FIG. 2A illustrates a block diagram of an example blockchain 200A used to store terms and conditions (which can be a form of transaction) according to various embodiments. In the illustrated example, the blockchain 200A includes multiple blockchain blocks (BC blocks or blocks) 210 (e.g., BC blocks 210-1, 210-2, and 210-3). The “block” as used herein refers to a discrete, cryptographically hashed, and immutable collection of data containing multiple verified transactions or other digital information, which is added to a blockchain in a sequential and chronological order. Each block 210 further includes, among other components, include headers 211 (e.g., headers 211-1, 211-2, and 211-3 respectively for BC blocks 210-1, 210-2, and 210-3); previous block hashes 212 (e.g., block hashes 212-1, 212-2, and 212-3 respectively for BC blocks 210-1, 210-2, and 210-3); hash trees 213 (e.g., hash trees 213-1, 213-2, and 213-3 respectively for BC blocks 210-1, 210-2, and 210-3); and transactions 214 (also known as transactions records or TC records). As illustrated, the transactions 214 may include transactions 214-1, 214-2, and 214-3 respectively for BC blocks 210-1, 210-2, and 210-3.

Transactions 214 can be individual units of action or data that capture specific events or interactions, encompassing a wide range of activities, including financial transactions, contractual agreements, or any action that needs to be recorded. In some embodiments, a transaction 214 can include one or more transaction records (also referred to as record and denoted as 214) that documents the content and details of the event included in the transaction, particularly, a record that indicates a consumer has assented to terms and conditions of a service provider (or manufacturer). Storing these transaction records within transactions 214 is a form of record-keeping, ensuring a clear and immutable history of events and consumer assent action.

++++++++++++++++++++

→ **SHORT PROBLEM**
In the blockchain passage, what other names are given for transactions 214?

++++++++++++++++++++

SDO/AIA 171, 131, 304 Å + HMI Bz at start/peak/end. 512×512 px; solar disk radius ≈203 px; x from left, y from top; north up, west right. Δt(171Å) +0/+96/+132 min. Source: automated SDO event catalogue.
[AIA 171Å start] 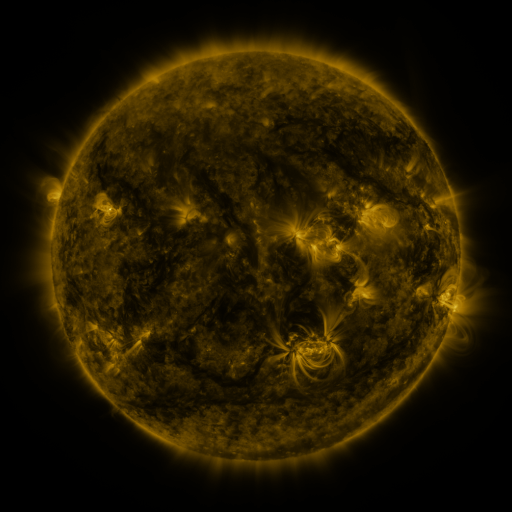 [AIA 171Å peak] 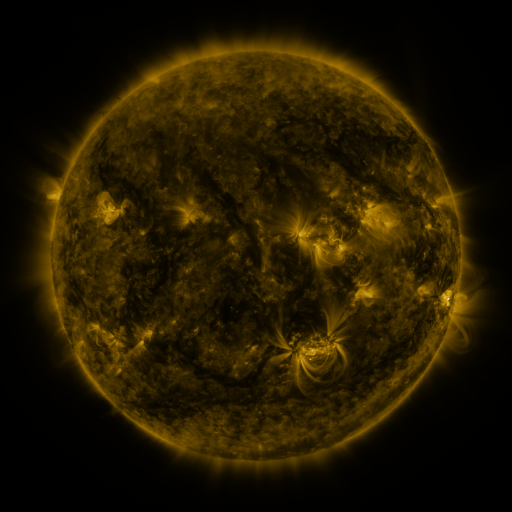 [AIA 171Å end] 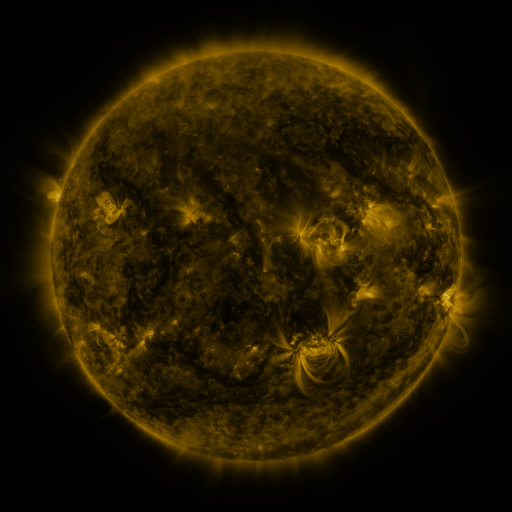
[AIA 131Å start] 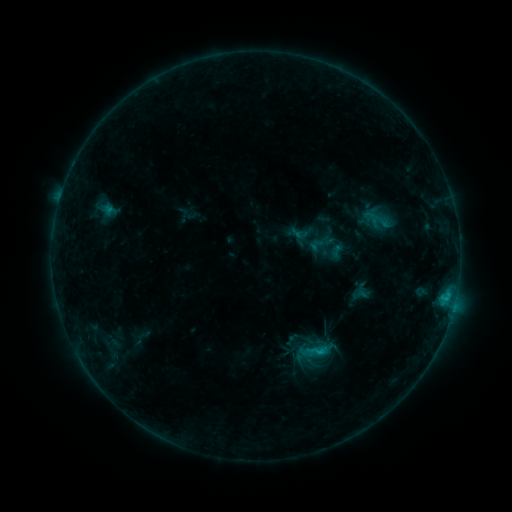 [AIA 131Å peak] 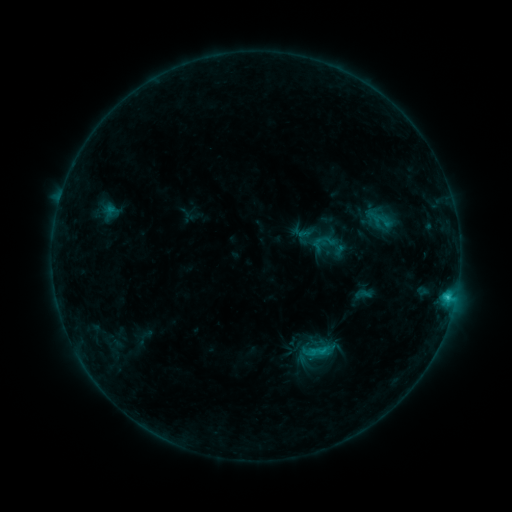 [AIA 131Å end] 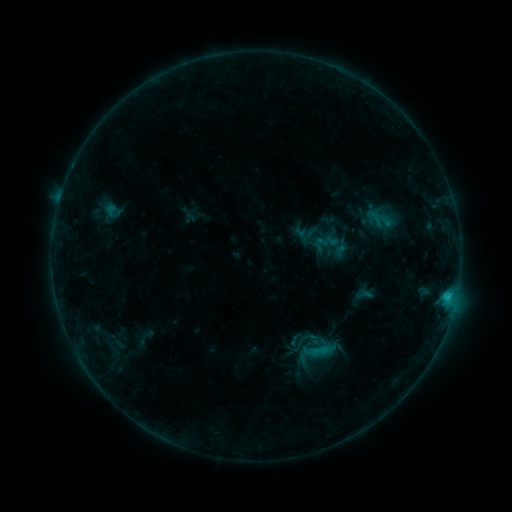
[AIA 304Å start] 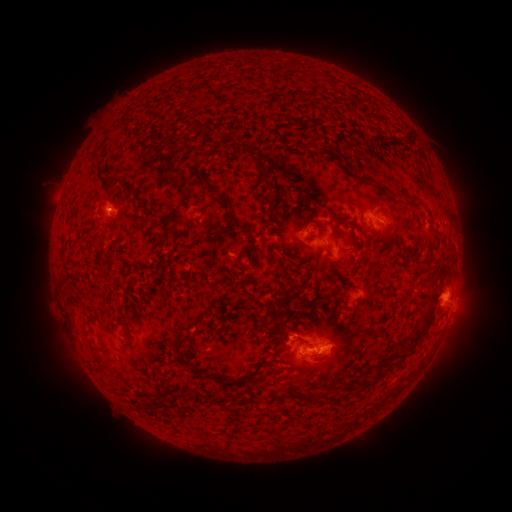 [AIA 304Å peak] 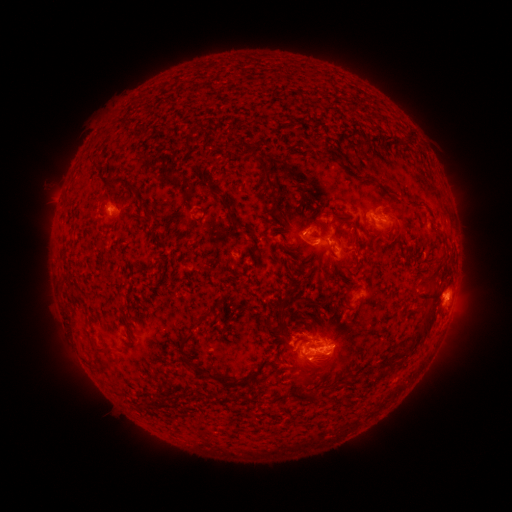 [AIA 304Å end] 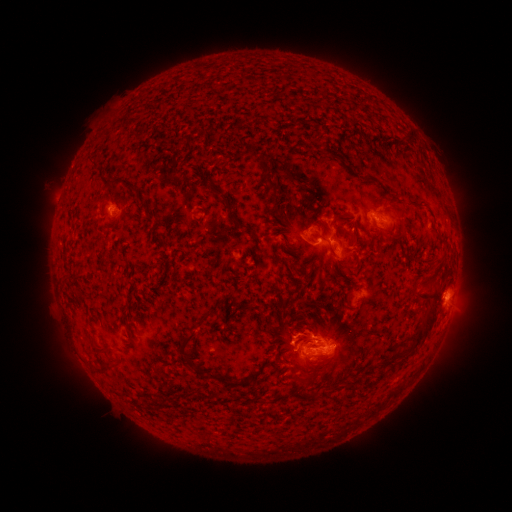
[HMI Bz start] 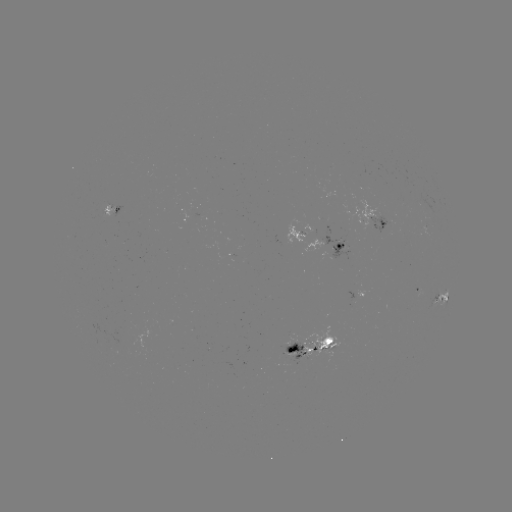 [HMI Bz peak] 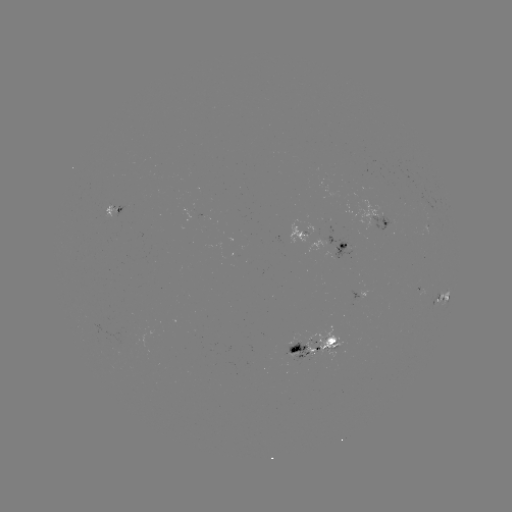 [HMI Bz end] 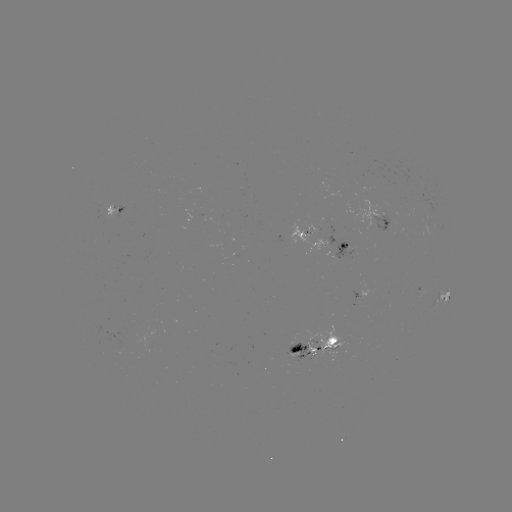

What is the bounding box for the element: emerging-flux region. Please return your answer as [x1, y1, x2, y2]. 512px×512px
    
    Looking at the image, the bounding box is [287, 341, 308, 362].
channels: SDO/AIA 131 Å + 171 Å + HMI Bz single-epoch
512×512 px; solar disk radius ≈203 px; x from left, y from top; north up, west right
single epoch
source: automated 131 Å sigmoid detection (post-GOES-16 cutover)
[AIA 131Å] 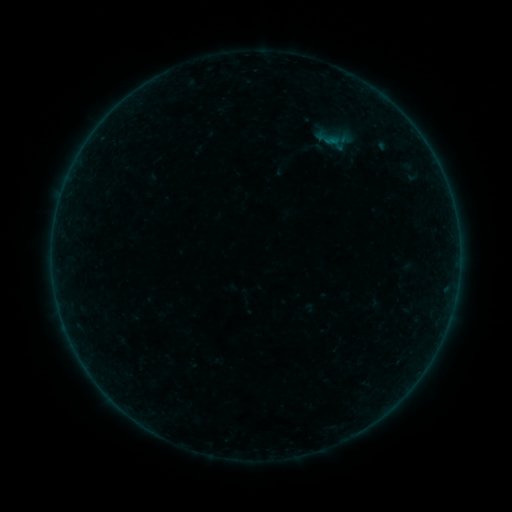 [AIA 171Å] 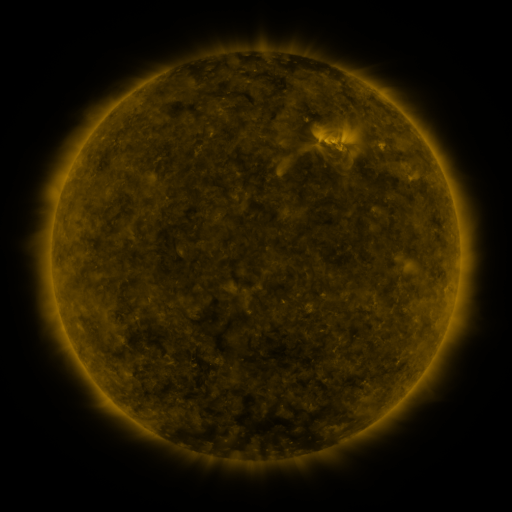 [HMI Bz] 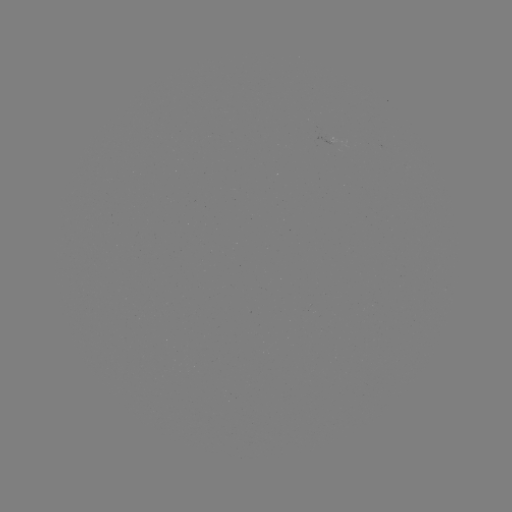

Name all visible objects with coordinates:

++++++++++++++++++++

→ **EXERCISE SOLUTION**
Transactions records or TC records.